114 So. 2d 311 | Fla. Dist. Ct. App. | 1959
Thomas C. FRELL, Appellant,
v.
DUMONT-FLORIDA, INC., a Florida corporation, Appellee.
District Court of Appeal of Florida. Third District.
*312 Allison & Robinson, Miami, for appellant.
Padgett, Teasley & Niles, Miami, for appellee.
PEARSON, Judge.
The appellant was defendant in an action on a written guaranty. He appeals from a final judgment for the plaintiff which was based upon a jury verdict. The letter of guaranty contained the following:
"You have been requested to open a line of credit not to exceed Ten Thousand Dollars ($10,000.00), in favor of: Best Appliance Sales & Service Ltd.
"You have indicated that you are unwilling to extend this line of credit to this dealer without other, and further, security of payment thereof.
"In consideration of this agreement to extend this dealer a line of credit in question, the undersigned, hereby undertakes to, and does guarantee payment of, any, and all, credit granted by you not to exceed Ten Thousand Dollars ($10,000.00), * * *."
The appellant contends first that the guaranty was, by its terms, limited to $10,000 and after that total amount had been purchased the guaranty did not cover new purchases even though the indebtedness was not as much as $10,000. This argument overlooks the ordinary meaning of "a line of credit", which is a limit of credit to cover a series of transactions. Pittinger v. Southwestern Paper Co., Tex. Civ.App. 1941, 151 S.W.2d 922.

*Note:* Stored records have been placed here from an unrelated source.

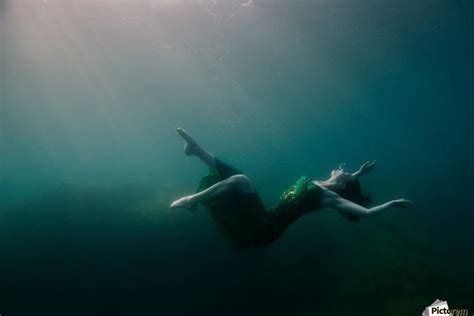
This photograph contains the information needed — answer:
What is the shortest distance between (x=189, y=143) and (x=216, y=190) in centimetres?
88

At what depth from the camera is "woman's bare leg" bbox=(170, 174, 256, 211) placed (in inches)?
151

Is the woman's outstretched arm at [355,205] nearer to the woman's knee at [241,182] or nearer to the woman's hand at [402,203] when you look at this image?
the woman's hand at [402,203]

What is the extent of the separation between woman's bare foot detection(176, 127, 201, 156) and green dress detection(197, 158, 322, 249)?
36 centimetres

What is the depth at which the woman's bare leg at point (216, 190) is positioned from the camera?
12.6 ft

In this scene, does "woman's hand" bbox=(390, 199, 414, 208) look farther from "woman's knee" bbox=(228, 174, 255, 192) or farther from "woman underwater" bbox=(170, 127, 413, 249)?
"woman's knee" bbox=(228, 174, 255, 192)

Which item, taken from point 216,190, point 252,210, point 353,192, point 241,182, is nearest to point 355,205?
point 353,192

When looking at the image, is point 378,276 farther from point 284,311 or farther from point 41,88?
point 41,88

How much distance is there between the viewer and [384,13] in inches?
781

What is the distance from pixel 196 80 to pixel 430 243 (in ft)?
154

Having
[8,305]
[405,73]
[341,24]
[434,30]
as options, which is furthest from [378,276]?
[405,73]

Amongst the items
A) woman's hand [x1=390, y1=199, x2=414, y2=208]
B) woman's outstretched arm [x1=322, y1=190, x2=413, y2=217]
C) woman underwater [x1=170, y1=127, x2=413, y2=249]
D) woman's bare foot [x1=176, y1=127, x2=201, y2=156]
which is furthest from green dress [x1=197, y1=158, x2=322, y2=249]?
woman's hand [x1=390, y1=199, x2=414, y2=208]

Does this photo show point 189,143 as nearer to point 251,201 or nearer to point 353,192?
point 251,201

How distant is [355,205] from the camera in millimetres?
3969

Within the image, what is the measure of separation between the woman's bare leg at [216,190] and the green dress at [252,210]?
0.08m
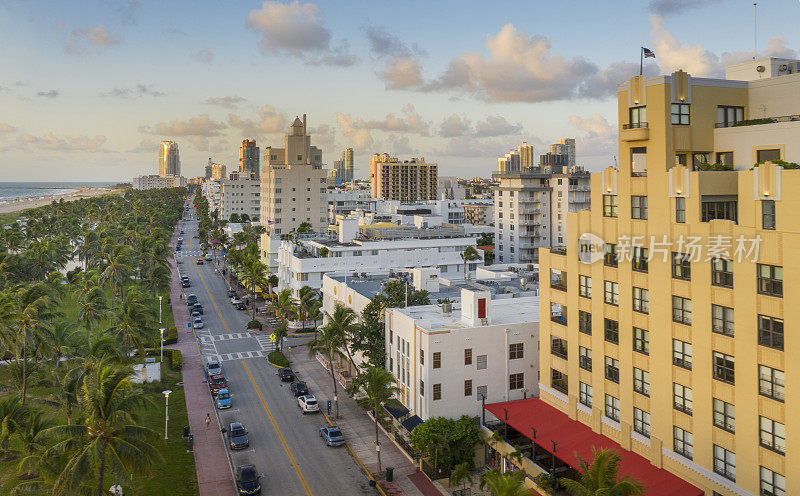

It is further argued that the guaranty was rendered ineffective as to purchases from the plaintiff after the date that the principal-debtor changed its name and one of the partners withdrew. The trial judge *313 correctly found that the appellant as guarantor was estopped to claim this defense because the guarantor 1) participated in the change of name, 2) participated in the profits (if any) of the original debtor after the change, which business both before and after the name change was dependent upon the purchases made under the continuing guaranty, and 3) the guarantor at no time disclaimed responsibility under the guaranty until suit. See Wilson & Toomer Fertilizer Co. v. American Cyanamid Co., 5 Cir., 1929, 33 F.2d 812.
The appellant also assigns and argues certain other alleged errors. They have been considered and are found not well taken. The judgment of the trial court is therefore affirmed.
Affirmed.
HORTON, C.J., and MILLEDGE, STANLEY, Associate Judge, concur.